“咚……”
好痛……好痛。
我嗬嗬的喘息着,鼻腔里闻到混着血腥的泥土气息。
脑袋后面濡湿一片。
掉下来的时候,我的脑袋砸到了装饰的景观石上面。
尖锐的棱角磕进后脑勺。
“妈……”
我的声音虚弱,想要呼唤什么。
突然,我看见一个房间的灯再次亮了起来。
那一丝光亮唤起了我的意识。
我知道,我现在应该求救,不然的话……或许我会死。
但是随着那个房间灯的亮起,我听到了隐约的欢呼声。
还有几个人共同唱着生日歌的声音。
里面有妈妈,有爸爸,掺杂着妹妹感动的啜泣声。
他们好开心。
已经有多久,我没有在看见爸妈这样快乐的样子。
自从我被救回来之后,长达三个月的时间里都沉浸在自己的世界。
我害怕身边的一切,恐惧一切接近的陌生人。
妈妈为此辞了职,每日陪我入睡。
每一个夜晚都开着灯。
在我不停尖叫的日子里,爸妈做出了一个决定——将妹妹送去乡下。
那一晚,妈妈搂着我,眼里是痛苦和决绝。
“熙熙,是我们对不起你,当初选择了你妹妹,现在我们不能让她在家里刺激你了。”
“让你妹妹回乡下,是我们共同做出的决定,这是你妹妹应当做的,她应该赎罪。”
神志不清的我根本不明白那意味着什么,只是依旧紧紧的钻进她的怀里,汲取那一丝温暖。
后来我渐渐的清醒过来,也能够思考了。
我第一时间就想要将妹妹接回来。
当初那件事,不应该是妹妹的错。
然而爸妈根本不听我的解释。
“熙熙,这是你妹妹欠你的,你不要再提这件事情了。
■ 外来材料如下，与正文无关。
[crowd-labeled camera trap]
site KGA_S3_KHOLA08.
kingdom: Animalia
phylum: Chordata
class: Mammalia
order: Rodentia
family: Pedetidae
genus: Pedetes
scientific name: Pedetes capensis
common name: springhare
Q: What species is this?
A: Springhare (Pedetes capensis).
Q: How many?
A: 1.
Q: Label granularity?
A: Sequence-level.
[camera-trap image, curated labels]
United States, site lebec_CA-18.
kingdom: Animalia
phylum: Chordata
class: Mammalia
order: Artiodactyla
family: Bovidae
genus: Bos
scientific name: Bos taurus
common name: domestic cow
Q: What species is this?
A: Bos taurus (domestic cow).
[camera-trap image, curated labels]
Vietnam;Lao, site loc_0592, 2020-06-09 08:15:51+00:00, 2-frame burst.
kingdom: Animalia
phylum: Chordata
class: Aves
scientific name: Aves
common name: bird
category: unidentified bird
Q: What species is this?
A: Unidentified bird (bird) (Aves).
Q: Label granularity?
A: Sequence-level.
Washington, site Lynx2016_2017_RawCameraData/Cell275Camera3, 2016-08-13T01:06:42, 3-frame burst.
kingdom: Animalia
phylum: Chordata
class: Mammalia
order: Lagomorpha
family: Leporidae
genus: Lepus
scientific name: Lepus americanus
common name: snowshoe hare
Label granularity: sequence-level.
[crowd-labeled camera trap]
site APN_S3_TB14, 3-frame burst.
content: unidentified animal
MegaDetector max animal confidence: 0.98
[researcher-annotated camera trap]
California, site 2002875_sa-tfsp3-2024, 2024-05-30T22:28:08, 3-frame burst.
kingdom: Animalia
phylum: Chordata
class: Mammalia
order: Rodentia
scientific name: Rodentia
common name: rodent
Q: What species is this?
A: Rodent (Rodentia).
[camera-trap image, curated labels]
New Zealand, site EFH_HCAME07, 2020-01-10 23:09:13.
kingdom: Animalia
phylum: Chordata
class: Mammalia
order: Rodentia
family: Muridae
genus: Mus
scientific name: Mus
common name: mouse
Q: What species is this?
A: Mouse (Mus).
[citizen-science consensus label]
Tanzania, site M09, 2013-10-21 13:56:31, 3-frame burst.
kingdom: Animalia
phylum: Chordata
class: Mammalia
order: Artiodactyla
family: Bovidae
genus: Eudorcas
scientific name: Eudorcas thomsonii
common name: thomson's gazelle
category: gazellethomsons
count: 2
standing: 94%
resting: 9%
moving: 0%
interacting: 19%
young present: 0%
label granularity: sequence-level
”
“你妹妹欠你一条命,现在只是去乡下上学又怎么了,你爷爷奶奶会照顾好她的!”
我想要再次张口。
想说那不关妹妹的事,可是一张口就要提到那些绑匪,我的声音就会卡在喉咙里。
后来我发现,爸爸其实经常会偷偷跑到乡下。
明明公司是家里开的,爸爸却周一到周五都和我说要去上班。
却偷听到妈妈的电话。
妈妈语气遗憾:
“我也想去看安安,安安那么小就一个人去了乡下,我怎么放心?”
“你下次去的时候,我就借口去买菜,和你一起去,安安这孩子,我看不见她心里难受,她也那么小,就被绑匪绑架了,虽然我们将她救了回来,可是她也吓得不轻啊!”
“唉……不过我们终究欠了熙熙的。”
原来爸爸借口去上班的日子,其实是开车两个小时到乡下陪妹妹乔安。
怪不得爸爸每天要忙到晚上9点。
想起爸爸来回奔波疲惫的脸庞,想起后来妈妈提到妹妹就伤心又难过的模样。
我突然间就不想求救了。
今天是妹妹的升学宴,他们难得这么高兴,难道我还要打扰他们吗?
与其照顾我这样一个患有心理疾病的废人,不如只拥有妹妹这样一个健康正常的孩子。
我默默闭了嘴,只是死死盯着那个亮着灯的房间,身体渐渐失温,我的眼睛渐渐失去光亮。